- **Description of the task**
The lines to copy run from the one containing "DAYA REMBESAN (PERMEABILITY)" to the very end of the records; give them exactly, and only them, without pictures.

(Short web captions)

________________________

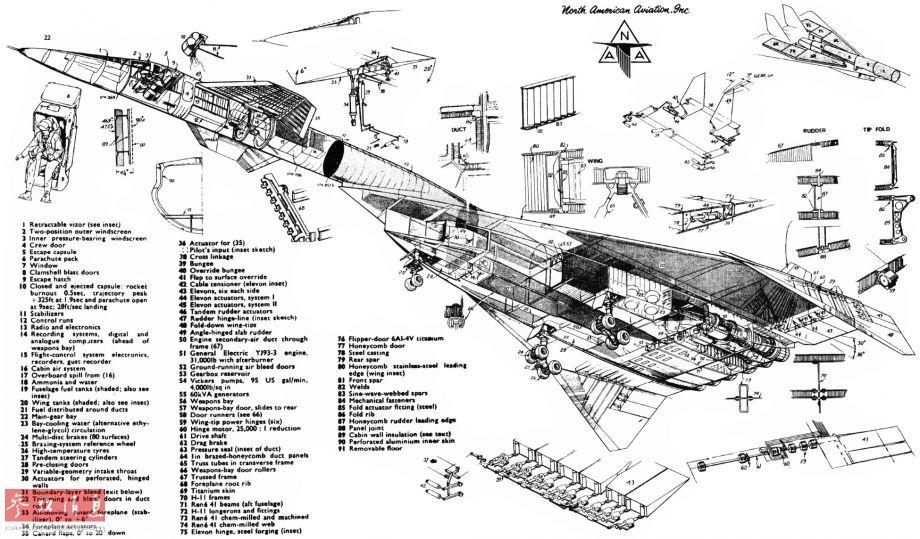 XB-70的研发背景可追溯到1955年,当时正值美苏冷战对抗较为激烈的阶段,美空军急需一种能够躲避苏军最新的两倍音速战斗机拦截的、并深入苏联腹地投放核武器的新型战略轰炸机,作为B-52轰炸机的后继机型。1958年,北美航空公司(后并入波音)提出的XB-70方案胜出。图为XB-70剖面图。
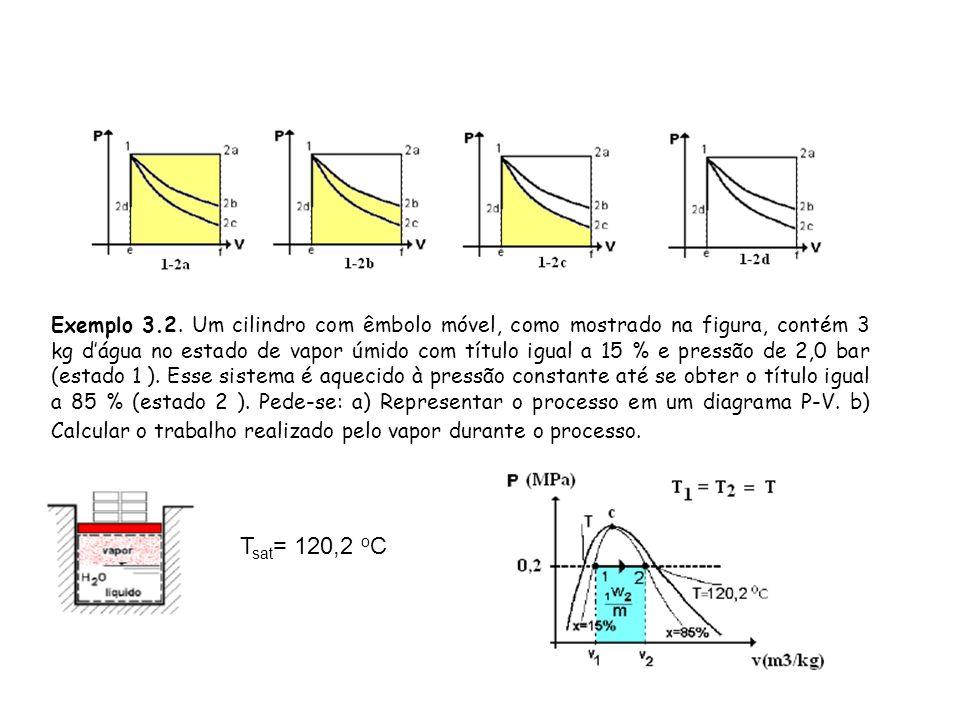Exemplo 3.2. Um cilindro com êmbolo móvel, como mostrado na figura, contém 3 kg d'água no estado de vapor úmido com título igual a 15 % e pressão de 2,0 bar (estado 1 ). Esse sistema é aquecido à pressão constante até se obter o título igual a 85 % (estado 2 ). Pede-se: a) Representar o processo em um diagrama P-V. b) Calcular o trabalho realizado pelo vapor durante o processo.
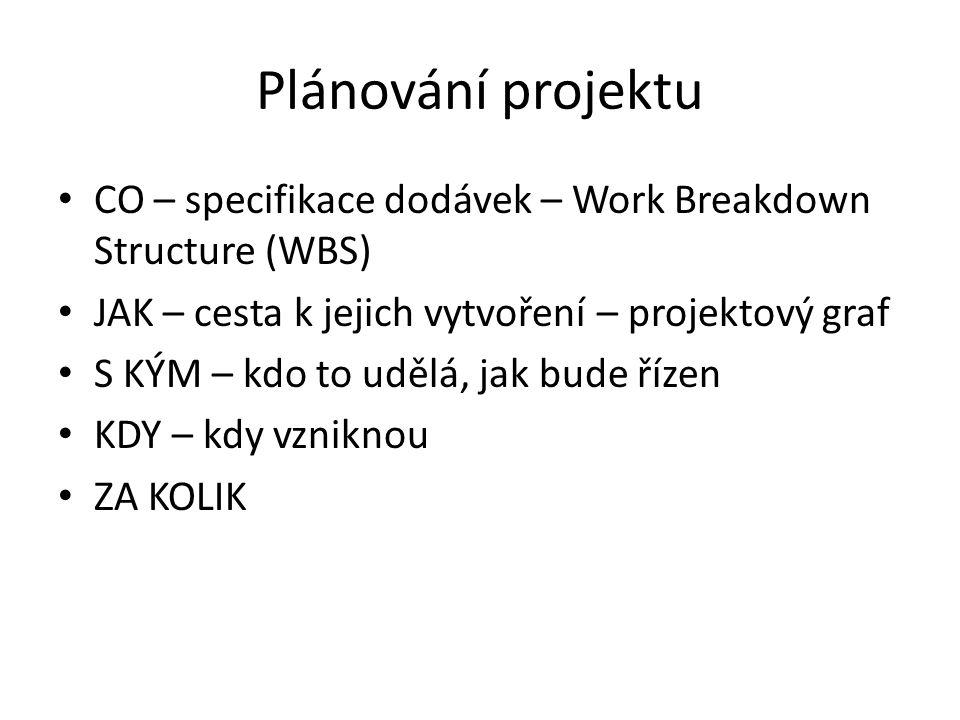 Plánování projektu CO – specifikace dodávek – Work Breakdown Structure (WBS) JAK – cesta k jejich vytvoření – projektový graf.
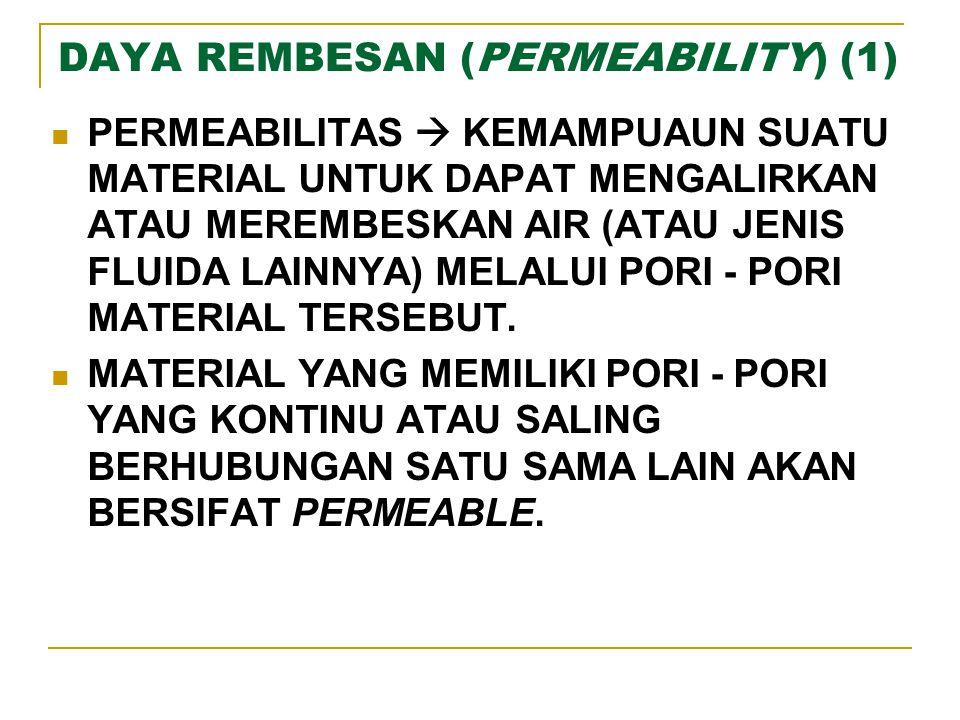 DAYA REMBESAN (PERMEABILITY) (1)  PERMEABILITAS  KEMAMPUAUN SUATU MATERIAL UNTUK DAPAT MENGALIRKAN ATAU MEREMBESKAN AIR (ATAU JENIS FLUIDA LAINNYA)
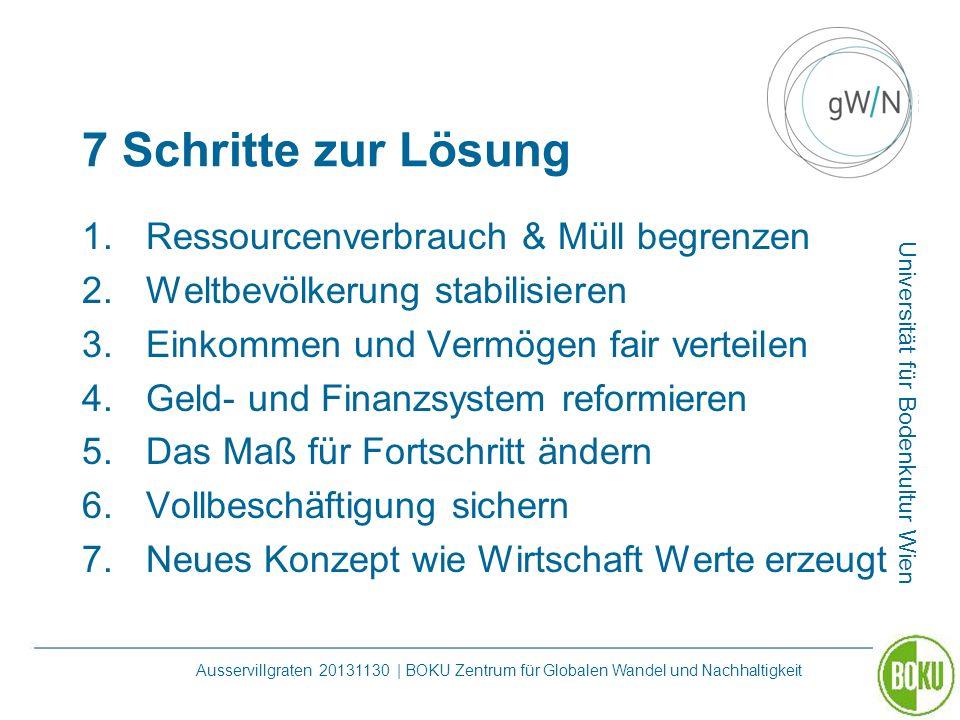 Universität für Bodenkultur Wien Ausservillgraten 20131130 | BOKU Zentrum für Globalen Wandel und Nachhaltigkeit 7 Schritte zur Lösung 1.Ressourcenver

________________________

- **Solution below**
 DAYA REMBESAN (PERMEABILITY) (1)  PERMEABILITAS  KEMAMPUAUN SUATU MATERIAL UNTUK DAPAT MENGALIRKAN ATAU MEREMBESKAN AIR (ATAU JENIS FLUIDA LAINNYA)
 Universität für Bodenkultur Wien Ausservillgraten 20131130 | BOKU Zentrum für Globalen Wandel und Nachhaltigkeit 7 Schritte zur Lösung 1.Ressourcenver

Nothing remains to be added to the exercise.